COZY: Cozy dry weight

Marc J. Zeitlin

Greg Norman wrote:

I have the first edition of the Cozy MKIV owner's manual. It shows the Cozy dry weight of 1050 lbs. I don't think I slapped on too much epoxy but geeze.

No one knows where Nat got the 1050 lb. empty weight from for the first plan-built COZY MKIV (not the prototype, which was narrower, although that can't have made a 10 lb. difference). I make the assumption that he weighed it with a day VFR panel, no lights, and no upholstery and possibly before it was painted.

The closest I've ever heard of anyone getting to that 1050 lb. empty weight was Al Wick, in his 165 HP Subaru flat-4 powered COZY MKIV - IIRC, he said his plane weighed 1075 lb. empty. On the other hand, after he switched to a bigger, flat-6 Subaru, his empty weight ballooned up over 1300 lb. I don't think the plane's ever flown since the engine change, but I could be wrong.

At this point I can't carry passengers with full tanks.

You don't say what your empty weight is. I can guarantee you that you will NEVER want to put 4 people in it and fill the tanks (and fly for 6 hours like that - the back seaters will have murdered each other before you land, and the co-pilot will be beating you over the head with your headset to get you to land). Now, if you're saying that you can't put ANY passengers in with full fuel, and full fuel is about 52 - 58 gallons, depending, then the 320 - 348 lb. of fuel plus 220 lb. of pilot, being 570 lb. total, give or take, means that your plane weighs over 1450 lb. empty.

If that's true, even with the O-540 engine (give or take 100 lb. more than the O-360), yeah - you've got a pretty overweight airplane.

Anyone care to report their weight with a 320, 360, or 540?

I've done a bunch of W&B's on COZY MKIV's. Most of them are somewhere between 1150 lb. and 1250 lb. empty. A few are a bit over 1300 lb. Mine is 1225 lb, including two O2 tanks and a second alternator, with a pretty full panel. Tim Andres' plane is just over 1200 lb, and Jon Dembs' is about that as well. They're both OSH award winners. I have NOT seen a correlation between quality of build and weight - some great planes are heavy, some great planes are light, some crappy planes are heavy and some crappy planes are somewhat less heavy.

Vance Aktinson wrote:

Gross wt of the plane is determined by THE BUILDER... the designer only recommends gross wt that he has tested (or calculated).
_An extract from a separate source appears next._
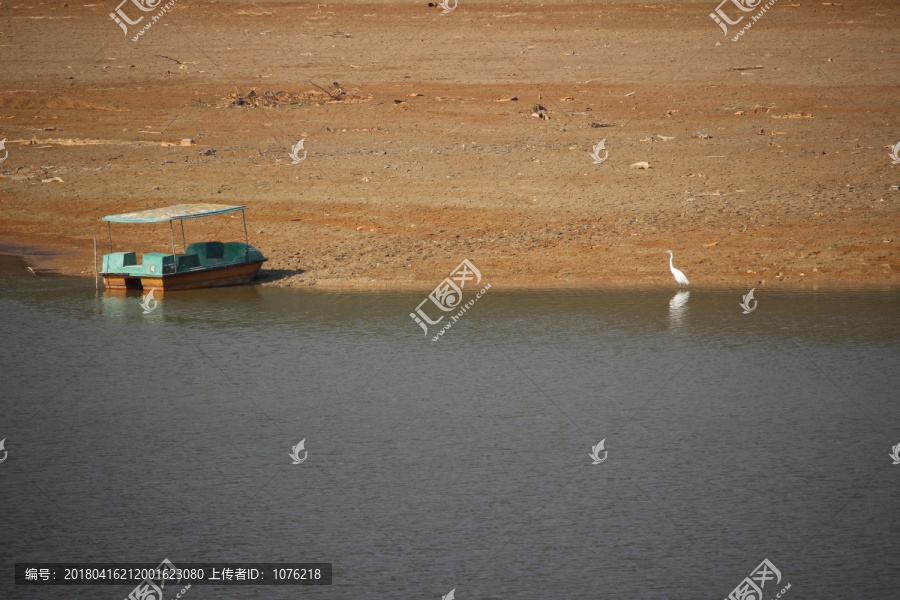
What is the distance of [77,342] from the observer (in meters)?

While this is absolutely correct from a legal standpoint, safety should prevail over legality. The COZY MKIV's POH lists it as a 3.8G aircraft at a MGW of 2050 lb. Should you choose to fly it (and therefore, TEST it during Phase I) to 2300 lb MGW (as a few people have), you'll need to derate the maximum "G" loading to approximately 3.4G. You'll also need to realize that you'll take a LOT more runway for takeoff, have to land faster and use more runway for landing, as well as derate the landing vertical velocity that's acceptable (most LG is designed for a 10 fps (600 fpm) decent rate - if you weigh 12% more, then you should derate your maximum landing vertical velocity by somewhere around that - to 535 fpm. Now, that's a pretty hard landing, and you probably won't want to do that more than once, but by having a heavy plane you're decreasing margin in just about all areas.

And the article that Bill Allen posted a link to by Dick VanGrunsven is one that I've referenced and quoted in every OSH Forum I've given since 2012. Extremely relevant.

Now, practically, since 95% of COZY MKIV flights occur with 2 people or less, some baggage, and have 3 - 4 hour legs max., the NEED for flying the plane over 2050 lb. is low. Even 1300 lb. COZY's can generally stay below that GW.